From the description of beta (i.e. the shift from pure feature development to other aspects like tutorials, docs, usability, fundraising) it seems as though we are clearly entering beta territory. However these seem to me to be secondary criteria. The primary criteria in my mind of what makes us ready for beta is that people are using it productively for commercial-grade work. So far, I am only personally aware of @Ace, Pale-blue-dot, and @theoryshaw who are using it for end-to-end design and documentation (maybe @ChubbyQuark ? ). I don't count, of course. A lot of people are using it for portions of their workflow (i.e. model checking, non-design aspects like 4D/5D, quantity take-off) but I struggle to put a number on "a lot" and it's very hard to know how much it contributes to commercial-grade work. At the end of this year I'll put together a post to share some stats but for example right now we have 50,000 unique IP downloads of the BlenderBIM Add-on per year. That's certainly not a small number.
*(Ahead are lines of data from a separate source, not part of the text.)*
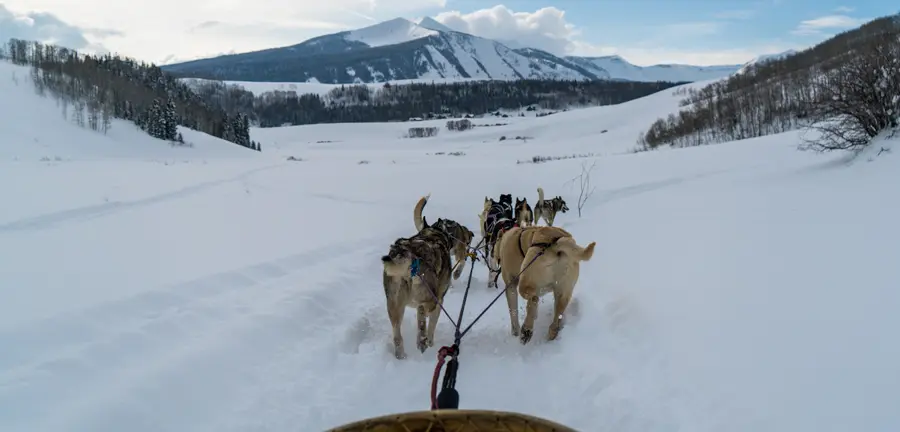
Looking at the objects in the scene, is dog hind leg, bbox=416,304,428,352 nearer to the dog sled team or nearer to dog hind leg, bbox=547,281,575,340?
the dog sled team

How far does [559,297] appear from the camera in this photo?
468cm

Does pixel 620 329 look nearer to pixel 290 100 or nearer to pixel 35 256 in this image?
pixel 35 256

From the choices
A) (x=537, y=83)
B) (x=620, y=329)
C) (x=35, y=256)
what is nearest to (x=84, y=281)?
(x=35, y=256)

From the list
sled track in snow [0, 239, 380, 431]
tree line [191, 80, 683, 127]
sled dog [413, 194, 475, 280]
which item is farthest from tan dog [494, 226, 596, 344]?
tree line [191, 80, 683, 127]

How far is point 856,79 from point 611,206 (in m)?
6.22

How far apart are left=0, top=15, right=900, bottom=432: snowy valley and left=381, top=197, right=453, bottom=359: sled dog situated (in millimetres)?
301

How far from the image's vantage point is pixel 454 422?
209cm

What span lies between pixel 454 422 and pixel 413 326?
3.56 meters

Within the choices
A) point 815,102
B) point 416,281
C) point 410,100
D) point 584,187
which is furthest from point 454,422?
point 410,100

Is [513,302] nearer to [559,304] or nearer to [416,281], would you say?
[559,304]

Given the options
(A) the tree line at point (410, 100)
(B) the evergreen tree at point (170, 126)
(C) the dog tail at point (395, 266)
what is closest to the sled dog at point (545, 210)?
(C) the dog tail at point (395, 266)

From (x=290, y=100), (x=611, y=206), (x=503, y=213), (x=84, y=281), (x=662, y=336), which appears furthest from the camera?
(x=290, y=100)

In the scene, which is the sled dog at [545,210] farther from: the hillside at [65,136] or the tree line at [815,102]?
the hillside at [65,136]

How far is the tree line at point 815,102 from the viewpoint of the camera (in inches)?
428
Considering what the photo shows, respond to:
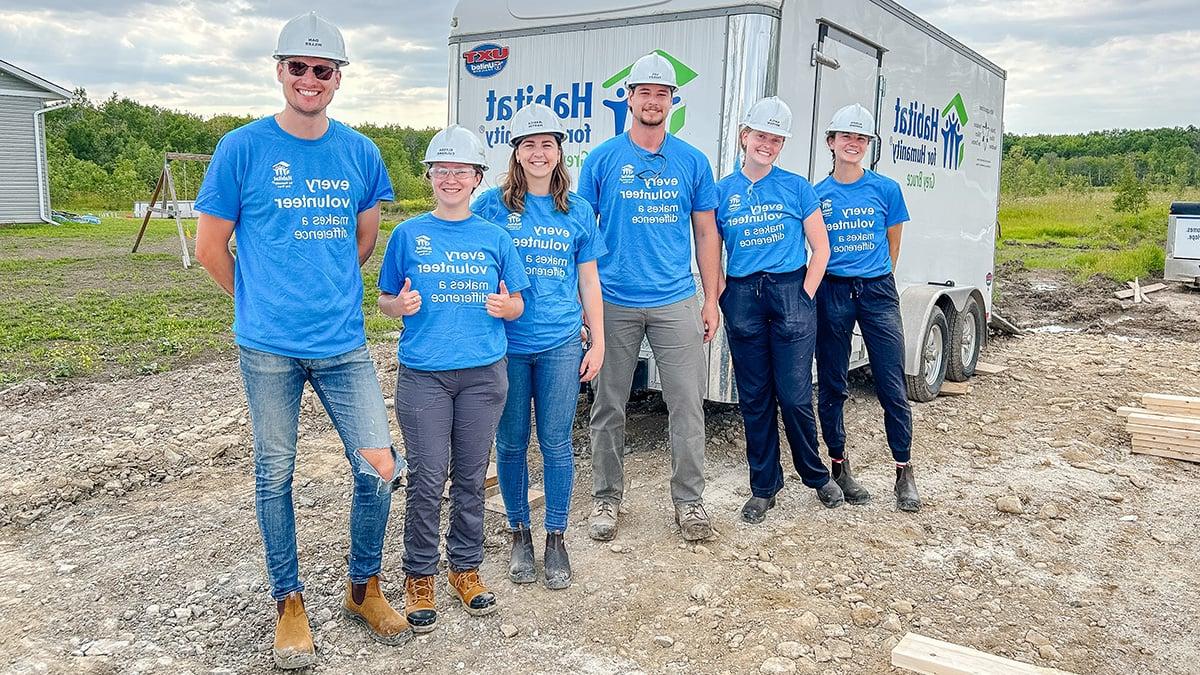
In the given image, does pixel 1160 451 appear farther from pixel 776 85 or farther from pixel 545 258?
pixel 545 258

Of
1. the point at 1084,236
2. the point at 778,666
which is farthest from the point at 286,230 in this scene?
the point at 1084,236

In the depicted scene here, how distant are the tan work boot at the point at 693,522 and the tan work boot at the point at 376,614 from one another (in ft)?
4.91

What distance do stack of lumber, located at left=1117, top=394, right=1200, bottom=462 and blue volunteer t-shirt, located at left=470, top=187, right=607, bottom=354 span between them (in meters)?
4.33

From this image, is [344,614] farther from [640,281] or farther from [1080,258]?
[1080,258]

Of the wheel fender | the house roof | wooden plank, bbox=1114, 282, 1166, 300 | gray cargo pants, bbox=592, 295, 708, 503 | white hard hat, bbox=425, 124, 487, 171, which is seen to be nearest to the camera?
white hard hat, bbox=425, 124, 487, 171

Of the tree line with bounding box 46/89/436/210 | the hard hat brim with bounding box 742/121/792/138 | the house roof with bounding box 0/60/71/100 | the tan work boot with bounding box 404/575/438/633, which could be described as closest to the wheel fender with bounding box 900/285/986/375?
the hard hat brim with bounding box 742/121/792/138

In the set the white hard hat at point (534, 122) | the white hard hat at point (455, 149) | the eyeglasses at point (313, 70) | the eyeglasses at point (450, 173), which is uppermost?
the eyeglasses at point (313, 70)

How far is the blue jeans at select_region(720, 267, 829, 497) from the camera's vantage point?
15.6ft

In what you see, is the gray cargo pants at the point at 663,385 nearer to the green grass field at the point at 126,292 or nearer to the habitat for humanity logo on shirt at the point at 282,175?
the habitat for humanity logo on shirt at the point at 282,175

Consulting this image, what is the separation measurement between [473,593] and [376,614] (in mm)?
396

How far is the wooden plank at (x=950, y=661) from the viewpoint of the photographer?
325 centimetres

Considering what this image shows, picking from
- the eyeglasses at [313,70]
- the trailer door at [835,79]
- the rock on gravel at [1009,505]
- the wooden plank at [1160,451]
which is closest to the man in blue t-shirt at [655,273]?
the trailer door at [835,79]

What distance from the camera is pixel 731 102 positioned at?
533 cm

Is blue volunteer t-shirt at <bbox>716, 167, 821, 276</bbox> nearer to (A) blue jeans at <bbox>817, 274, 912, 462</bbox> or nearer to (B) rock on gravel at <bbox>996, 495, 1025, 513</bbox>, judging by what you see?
(A) blue jeans at <bbox>817, 274, 912, 462</bbox>
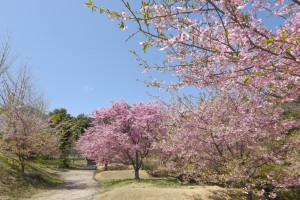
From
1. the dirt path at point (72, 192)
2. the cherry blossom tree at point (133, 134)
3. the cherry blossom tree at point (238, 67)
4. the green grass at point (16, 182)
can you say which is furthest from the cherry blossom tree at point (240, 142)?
the green grass at point (16, 182)

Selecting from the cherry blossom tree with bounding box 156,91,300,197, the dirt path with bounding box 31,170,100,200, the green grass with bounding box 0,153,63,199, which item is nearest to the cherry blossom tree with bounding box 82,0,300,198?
the cherry blossom tree with bounding box 156,91,300,197

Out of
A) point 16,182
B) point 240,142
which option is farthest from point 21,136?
point 240,142

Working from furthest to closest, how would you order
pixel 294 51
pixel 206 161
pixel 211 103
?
pixel 211 103 < pixel 206 161 < pixel 294 51

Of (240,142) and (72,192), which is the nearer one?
(240,142)

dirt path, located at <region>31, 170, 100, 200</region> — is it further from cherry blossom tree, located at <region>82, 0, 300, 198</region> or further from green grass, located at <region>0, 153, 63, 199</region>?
cherry blossom tree, located at <region>82, 0, 300, 198</region>

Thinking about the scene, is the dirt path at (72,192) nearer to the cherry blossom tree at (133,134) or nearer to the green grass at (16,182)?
the green grass at (16,182)

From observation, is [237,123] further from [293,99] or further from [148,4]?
[148,4]

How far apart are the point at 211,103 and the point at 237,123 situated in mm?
3305

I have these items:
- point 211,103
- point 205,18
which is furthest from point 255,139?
point 205,18

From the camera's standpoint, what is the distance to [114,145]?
76.5 feet

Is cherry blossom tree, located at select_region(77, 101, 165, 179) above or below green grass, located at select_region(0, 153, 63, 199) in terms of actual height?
above

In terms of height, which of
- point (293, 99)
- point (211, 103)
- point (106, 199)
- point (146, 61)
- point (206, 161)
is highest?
point (211, 103)

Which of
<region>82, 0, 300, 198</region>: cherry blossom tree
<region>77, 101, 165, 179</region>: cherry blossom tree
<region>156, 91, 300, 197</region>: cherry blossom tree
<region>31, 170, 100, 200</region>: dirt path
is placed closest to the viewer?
<region>82, 0, 300, 198</region>: cherry blossom tree

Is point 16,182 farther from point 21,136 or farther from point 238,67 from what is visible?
point 238,67
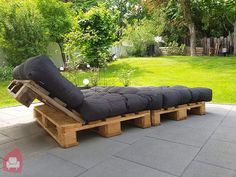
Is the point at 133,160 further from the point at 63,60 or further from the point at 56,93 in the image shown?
the point at 63,60

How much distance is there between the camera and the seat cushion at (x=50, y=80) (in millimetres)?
2703

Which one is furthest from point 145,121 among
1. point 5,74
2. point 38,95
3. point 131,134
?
point 5,74

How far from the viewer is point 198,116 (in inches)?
174

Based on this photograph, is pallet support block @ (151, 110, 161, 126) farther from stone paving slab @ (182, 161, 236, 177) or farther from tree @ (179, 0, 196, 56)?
tree @ (179, 0, 196, 56)

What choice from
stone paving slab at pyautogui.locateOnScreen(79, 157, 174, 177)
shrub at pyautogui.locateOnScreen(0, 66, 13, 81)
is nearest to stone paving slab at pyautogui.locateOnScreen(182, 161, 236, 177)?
stone paving slab at pyautogui.locateOnScreen(79, 157, 174, 177)

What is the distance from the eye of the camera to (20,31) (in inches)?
362

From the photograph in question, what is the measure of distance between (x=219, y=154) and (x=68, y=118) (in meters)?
1.87

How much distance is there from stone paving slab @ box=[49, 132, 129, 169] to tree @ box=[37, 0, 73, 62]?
27.8 ft

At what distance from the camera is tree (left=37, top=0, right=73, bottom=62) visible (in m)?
11.0

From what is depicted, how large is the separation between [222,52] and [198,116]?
12.3 metres

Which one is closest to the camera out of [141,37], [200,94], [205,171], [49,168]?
[205,171]

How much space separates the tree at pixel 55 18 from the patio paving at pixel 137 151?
7.62 m

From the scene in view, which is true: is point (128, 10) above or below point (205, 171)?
above

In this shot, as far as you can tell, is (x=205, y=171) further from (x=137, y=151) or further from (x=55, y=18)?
(x=55, y=18)
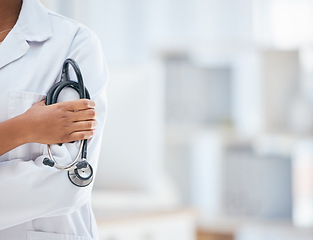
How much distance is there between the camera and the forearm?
0.94 m

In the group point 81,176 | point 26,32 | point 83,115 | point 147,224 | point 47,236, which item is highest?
point 26,32

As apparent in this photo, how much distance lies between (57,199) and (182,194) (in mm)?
2257

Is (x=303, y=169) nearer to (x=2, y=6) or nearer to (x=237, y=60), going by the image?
(x=237, y=60)

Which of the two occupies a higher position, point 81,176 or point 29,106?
point 29,106

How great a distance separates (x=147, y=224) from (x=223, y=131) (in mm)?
1253

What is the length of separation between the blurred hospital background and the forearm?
1.23 m

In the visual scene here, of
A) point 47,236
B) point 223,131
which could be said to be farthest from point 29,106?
point 223,131

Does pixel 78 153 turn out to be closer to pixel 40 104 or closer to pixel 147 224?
pixel 40 104

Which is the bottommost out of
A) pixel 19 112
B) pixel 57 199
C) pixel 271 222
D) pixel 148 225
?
pixel 271 222

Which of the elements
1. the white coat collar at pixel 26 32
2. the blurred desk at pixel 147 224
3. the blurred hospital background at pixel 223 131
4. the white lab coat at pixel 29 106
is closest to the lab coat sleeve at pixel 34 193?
the white lab coat at pixel 29 106

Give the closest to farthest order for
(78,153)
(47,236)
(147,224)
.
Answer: (78,153)
(47,236)
(147,224)

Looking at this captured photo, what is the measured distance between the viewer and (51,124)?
0.94 metres

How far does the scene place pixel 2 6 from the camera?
42.9 inches

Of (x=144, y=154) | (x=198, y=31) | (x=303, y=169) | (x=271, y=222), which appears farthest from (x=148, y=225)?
(x=198, y=31)
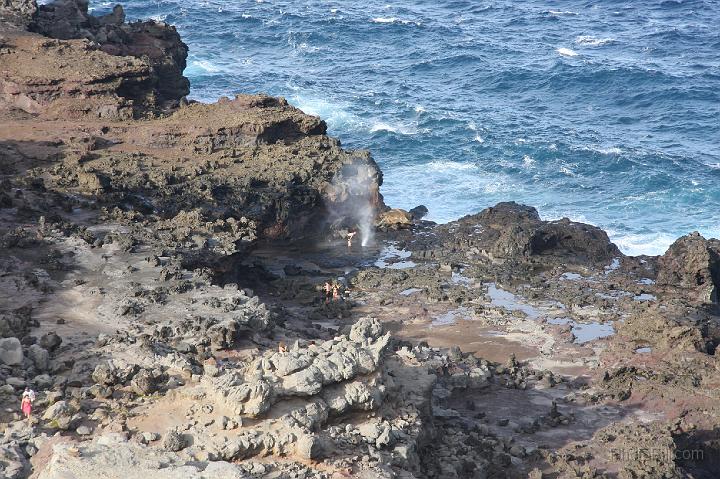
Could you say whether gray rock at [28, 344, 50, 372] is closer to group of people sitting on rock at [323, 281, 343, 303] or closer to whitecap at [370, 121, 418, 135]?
group of people sitting on rock at [323, 281, 343, 303]

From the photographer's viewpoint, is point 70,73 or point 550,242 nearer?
point 550,242

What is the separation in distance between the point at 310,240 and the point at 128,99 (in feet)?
29.2

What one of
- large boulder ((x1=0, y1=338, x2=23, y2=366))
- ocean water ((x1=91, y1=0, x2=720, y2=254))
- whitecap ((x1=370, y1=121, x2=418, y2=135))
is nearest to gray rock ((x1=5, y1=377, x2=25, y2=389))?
large boulder ((x1=0, y1=338, x2=23, y2=366))

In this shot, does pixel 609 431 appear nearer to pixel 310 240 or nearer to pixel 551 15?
pixel 310 240

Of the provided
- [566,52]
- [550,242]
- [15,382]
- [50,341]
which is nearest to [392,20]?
[566,52]

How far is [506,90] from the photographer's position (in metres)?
64.9

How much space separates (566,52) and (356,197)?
35.0m

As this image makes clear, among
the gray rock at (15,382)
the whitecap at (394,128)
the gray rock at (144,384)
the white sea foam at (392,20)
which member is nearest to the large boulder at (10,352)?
the gray rock at (15,382)

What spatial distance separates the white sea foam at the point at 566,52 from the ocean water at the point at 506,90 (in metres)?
0.09

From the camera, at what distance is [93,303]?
88.0ft

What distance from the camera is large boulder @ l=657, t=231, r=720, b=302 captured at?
118 ft

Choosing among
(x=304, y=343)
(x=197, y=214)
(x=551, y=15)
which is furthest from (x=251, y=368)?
(x=551, y=15)

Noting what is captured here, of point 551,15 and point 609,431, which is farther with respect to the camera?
point 551,15

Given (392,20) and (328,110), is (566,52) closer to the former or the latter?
(392,20)
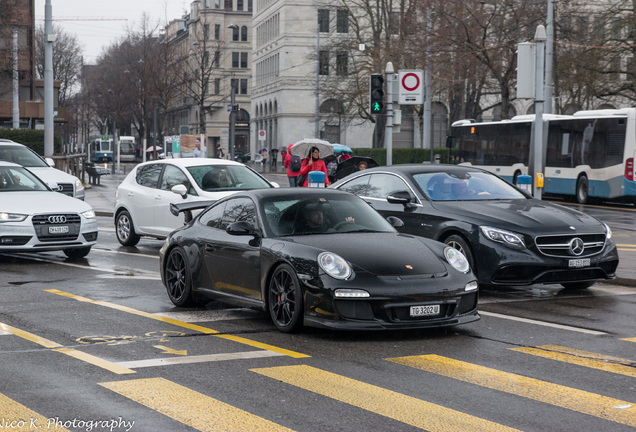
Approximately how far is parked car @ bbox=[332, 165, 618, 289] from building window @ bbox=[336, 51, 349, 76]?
1895 inches

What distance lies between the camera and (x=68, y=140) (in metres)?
124

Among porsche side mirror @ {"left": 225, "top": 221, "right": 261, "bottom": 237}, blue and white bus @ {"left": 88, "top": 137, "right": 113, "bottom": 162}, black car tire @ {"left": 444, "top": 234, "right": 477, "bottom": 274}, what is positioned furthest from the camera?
blue and white bus @ {"left": 88, "top": 137, "right": 113, "bottom": 162}

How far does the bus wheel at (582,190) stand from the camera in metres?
33.6

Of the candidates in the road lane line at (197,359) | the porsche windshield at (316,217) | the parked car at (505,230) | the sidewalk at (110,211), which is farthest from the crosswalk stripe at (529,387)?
the sidewalk at (110,211)

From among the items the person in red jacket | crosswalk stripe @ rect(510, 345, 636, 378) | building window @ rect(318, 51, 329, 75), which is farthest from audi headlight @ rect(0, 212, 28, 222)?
building window @ rect(318, 51, 329, 75)

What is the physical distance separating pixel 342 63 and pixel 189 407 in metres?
58.6

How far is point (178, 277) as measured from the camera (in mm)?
10750

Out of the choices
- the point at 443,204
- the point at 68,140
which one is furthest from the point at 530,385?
the point at 68,140

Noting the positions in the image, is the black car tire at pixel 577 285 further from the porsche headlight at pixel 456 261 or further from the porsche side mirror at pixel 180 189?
the porsche side mirror at pixel 180 189

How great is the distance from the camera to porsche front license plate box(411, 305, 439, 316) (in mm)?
8469

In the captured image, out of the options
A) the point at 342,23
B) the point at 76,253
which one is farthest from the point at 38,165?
the point at 342,23

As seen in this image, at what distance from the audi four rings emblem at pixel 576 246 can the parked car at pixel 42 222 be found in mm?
7489

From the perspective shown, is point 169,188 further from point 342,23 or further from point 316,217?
point 342,23

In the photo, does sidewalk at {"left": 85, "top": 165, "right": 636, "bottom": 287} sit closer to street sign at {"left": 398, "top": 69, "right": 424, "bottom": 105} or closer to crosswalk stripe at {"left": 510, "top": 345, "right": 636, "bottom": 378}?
crosswalk stripe at {"left": 510, "top": 345, "right": 636, "bottom": 378}
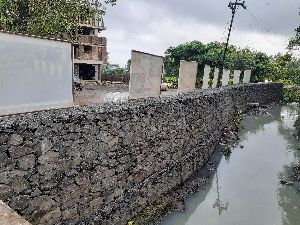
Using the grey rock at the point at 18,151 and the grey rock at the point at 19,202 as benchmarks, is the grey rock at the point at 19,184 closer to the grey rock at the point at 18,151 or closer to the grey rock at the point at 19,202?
the grey rock at the point at 19,202

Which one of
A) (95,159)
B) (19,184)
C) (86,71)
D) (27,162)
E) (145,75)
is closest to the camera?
(19,184)

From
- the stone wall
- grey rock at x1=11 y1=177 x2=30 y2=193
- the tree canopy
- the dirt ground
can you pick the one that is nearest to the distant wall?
the stone wall

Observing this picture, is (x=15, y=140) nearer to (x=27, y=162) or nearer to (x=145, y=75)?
(x=27, y=162)

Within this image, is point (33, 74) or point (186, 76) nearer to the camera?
point (33, 74)

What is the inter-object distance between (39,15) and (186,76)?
26.6 feet

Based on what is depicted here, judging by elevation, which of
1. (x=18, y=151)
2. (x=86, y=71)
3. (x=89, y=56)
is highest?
(x=89, y=56)

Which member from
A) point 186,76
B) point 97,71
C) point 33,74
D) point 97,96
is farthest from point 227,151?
point 97,71

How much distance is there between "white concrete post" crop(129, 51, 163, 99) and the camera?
10117 mm

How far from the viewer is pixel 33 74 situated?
21.5ft

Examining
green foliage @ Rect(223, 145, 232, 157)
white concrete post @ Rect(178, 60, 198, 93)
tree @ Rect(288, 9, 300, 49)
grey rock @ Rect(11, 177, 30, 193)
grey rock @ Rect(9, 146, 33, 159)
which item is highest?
tree @ Rect(288, 9, 300, 49)

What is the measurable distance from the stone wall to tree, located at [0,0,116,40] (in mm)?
8334

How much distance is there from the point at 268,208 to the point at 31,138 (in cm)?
883

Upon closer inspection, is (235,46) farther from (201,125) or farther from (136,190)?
(136,190)

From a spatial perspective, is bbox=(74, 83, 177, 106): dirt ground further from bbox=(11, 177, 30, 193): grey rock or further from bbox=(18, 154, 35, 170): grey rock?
bbox=(11, 177, 30, 193): grey rock
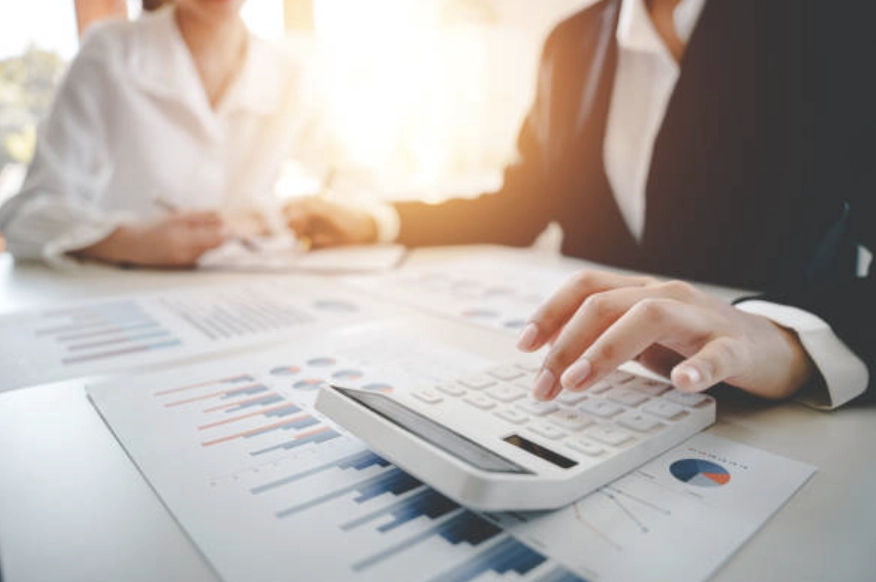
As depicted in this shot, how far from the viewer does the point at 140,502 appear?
0.98 ft

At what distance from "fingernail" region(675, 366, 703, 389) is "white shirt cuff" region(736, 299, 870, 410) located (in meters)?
0.14

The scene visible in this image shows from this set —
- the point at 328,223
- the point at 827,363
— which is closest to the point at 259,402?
the point at 827,363

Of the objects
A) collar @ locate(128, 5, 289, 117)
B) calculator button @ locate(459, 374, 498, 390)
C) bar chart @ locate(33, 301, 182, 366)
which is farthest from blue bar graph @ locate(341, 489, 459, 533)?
collar @ locate(128, 5, 289, 117)

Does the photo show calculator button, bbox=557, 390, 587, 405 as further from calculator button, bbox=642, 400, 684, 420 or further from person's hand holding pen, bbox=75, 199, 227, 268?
person's hand holding pen, bbox=75, 199, 227, 268

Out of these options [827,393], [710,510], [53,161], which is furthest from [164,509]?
[53,161]

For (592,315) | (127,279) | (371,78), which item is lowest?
(127,279)

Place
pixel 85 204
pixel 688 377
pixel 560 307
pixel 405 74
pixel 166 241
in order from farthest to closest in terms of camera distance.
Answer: pixel 405 74
pixel 85 204
pixel 166 241
pixel 560 307
pixel 688 377

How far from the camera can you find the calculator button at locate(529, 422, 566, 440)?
0.32 m

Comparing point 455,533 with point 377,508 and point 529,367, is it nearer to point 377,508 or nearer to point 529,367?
point 377,508

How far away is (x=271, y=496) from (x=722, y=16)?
84cm

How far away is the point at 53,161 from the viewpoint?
1.07 metres

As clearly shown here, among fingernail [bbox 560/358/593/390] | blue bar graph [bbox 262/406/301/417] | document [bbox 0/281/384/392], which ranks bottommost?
document [bbox 0/281/384/392]

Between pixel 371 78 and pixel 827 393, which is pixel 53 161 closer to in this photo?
pixel 827 393

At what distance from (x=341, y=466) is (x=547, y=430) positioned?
12 centimetres
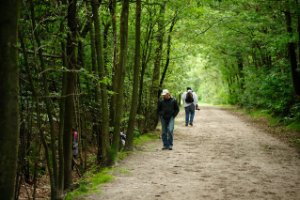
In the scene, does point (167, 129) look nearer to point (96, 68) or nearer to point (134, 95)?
point (134, 95)

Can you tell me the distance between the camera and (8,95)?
461 cm

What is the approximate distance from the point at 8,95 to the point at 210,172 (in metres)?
6.45

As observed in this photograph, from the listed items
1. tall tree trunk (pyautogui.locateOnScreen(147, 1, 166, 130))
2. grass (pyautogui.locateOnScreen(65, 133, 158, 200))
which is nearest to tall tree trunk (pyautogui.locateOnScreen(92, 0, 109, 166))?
grass (pyautogui.locateOnScreen(65, 133, 158, 200))

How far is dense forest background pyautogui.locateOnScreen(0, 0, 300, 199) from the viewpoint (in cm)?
668

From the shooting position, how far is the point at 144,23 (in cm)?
1568

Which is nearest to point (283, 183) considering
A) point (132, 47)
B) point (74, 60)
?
point (74, 60)

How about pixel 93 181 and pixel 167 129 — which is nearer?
pixel 93 181

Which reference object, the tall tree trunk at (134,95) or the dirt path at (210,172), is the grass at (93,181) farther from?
the tall tree trunk at (134,95)

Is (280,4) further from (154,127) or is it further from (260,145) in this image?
(154,127)

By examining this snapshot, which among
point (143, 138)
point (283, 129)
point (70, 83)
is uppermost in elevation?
point (70, 83)

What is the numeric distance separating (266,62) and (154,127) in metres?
13.1

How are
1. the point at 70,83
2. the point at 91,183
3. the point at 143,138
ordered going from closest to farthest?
1. the point at 70,83
2. the point at 91,183
3. the point at 143,138

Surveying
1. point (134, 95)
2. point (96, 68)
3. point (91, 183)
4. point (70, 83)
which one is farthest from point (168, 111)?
point (70, 83)

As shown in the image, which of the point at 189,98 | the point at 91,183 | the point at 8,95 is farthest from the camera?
the point at 189,98
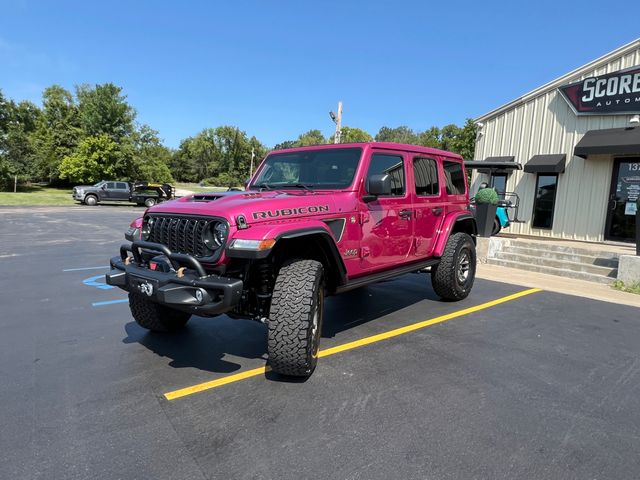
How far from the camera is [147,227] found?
12.5ft

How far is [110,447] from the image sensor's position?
245cm

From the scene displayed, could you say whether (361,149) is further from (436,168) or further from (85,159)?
(85,159)

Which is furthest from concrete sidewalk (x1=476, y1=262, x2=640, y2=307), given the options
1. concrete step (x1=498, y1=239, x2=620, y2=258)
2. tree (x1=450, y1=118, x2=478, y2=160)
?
tree (x1=450, y1=118, x2=478, y2=160)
I think the best way to know whether we're ready for beta is to simply ask people. "Do you think this is beta software, or does it still feel like alpha software?" If enough people say it feels like beta, then it is beta. If they say it still feels like alpha, ask them "which part?" and then we fix that part until it becomes beta.
If 25 people can tell me it feels like beta (for their respective usecases that go beyond just model viewing), then I'd tentatively say we're beta. If 50 people tell me, then I'd confidently say we're beta. So ... as is the core of any open source project: the answer lies in the community.